O go-go ganhou a luta. Você ainda pode ouvir a música na Metro PCS, e foi declarada a música oficial de D.C. em 2020, com Bowser dizendo: “Hoje, temos orgulho de dizer que a música oficial de DC sempre será Go-Go, porque não há DC sem Go-Go e não há Go-Go sem DC!”
Embora o reconhecimento oficial seja significativo, o go-go já era eterno mesmo antes da declaração. É algo que sempre fará parte de D.C., o que GoldLink falou com Complex.
“Você não pode tirar a essência das pessoas. Essa é uma coisa que percebo,” ele disse. “Go-Go nunca vai morrer.”

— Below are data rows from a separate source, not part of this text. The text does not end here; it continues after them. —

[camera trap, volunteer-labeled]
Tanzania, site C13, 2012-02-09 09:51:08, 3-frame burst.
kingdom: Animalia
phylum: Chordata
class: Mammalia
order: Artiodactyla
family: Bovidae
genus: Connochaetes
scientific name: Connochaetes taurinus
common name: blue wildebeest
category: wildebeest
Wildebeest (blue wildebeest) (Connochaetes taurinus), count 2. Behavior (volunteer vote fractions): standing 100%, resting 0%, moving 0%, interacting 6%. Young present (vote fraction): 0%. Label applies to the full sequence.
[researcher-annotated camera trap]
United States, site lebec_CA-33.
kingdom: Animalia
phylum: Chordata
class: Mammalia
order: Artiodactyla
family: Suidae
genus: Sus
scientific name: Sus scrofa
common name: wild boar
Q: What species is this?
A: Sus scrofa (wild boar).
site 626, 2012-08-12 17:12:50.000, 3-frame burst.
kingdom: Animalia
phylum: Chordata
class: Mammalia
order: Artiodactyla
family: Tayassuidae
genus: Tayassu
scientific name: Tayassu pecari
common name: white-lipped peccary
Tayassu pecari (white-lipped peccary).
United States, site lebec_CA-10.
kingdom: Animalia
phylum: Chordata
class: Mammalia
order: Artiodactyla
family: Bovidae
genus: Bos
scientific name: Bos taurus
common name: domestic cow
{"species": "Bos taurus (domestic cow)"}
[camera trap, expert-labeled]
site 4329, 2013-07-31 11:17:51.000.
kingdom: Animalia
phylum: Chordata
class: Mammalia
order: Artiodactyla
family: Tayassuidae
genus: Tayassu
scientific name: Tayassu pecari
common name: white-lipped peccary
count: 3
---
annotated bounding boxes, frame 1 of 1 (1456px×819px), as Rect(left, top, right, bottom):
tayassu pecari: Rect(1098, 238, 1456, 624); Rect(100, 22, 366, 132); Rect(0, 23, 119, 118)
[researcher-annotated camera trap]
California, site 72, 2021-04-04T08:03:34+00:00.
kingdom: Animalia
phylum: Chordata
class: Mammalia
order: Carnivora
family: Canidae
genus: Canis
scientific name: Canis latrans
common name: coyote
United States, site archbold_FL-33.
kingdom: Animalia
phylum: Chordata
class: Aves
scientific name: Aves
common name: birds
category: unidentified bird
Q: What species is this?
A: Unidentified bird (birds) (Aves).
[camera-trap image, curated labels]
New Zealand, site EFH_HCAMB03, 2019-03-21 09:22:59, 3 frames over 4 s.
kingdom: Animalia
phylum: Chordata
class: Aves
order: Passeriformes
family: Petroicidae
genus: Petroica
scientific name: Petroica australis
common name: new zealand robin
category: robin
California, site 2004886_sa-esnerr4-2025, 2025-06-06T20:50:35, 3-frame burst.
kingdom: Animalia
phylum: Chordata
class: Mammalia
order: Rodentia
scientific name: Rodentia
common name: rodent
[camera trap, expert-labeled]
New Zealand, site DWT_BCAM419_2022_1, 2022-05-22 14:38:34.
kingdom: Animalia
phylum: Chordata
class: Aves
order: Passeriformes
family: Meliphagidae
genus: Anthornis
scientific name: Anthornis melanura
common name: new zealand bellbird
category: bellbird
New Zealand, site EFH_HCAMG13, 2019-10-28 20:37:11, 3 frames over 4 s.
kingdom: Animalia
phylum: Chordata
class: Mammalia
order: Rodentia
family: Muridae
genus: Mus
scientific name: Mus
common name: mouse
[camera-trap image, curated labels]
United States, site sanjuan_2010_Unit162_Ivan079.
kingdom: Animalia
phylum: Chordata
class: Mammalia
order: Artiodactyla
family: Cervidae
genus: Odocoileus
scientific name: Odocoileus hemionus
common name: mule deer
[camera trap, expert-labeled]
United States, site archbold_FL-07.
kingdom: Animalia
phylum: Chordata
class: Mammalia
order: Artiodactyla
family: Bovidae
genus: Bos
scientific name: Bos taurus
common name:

Elijah Watson is the Senior News & Culture Editor for Okayplayer. He has written for publications like The FADER, the Daily Beast and Complex. His work has been included in books like the Best Damn Hip Hop Writing: 2018, and he’s also a Webby Award winner. When he’s not writing or editing, he’s usually sleeping or watching video game explainer videos on YouTube.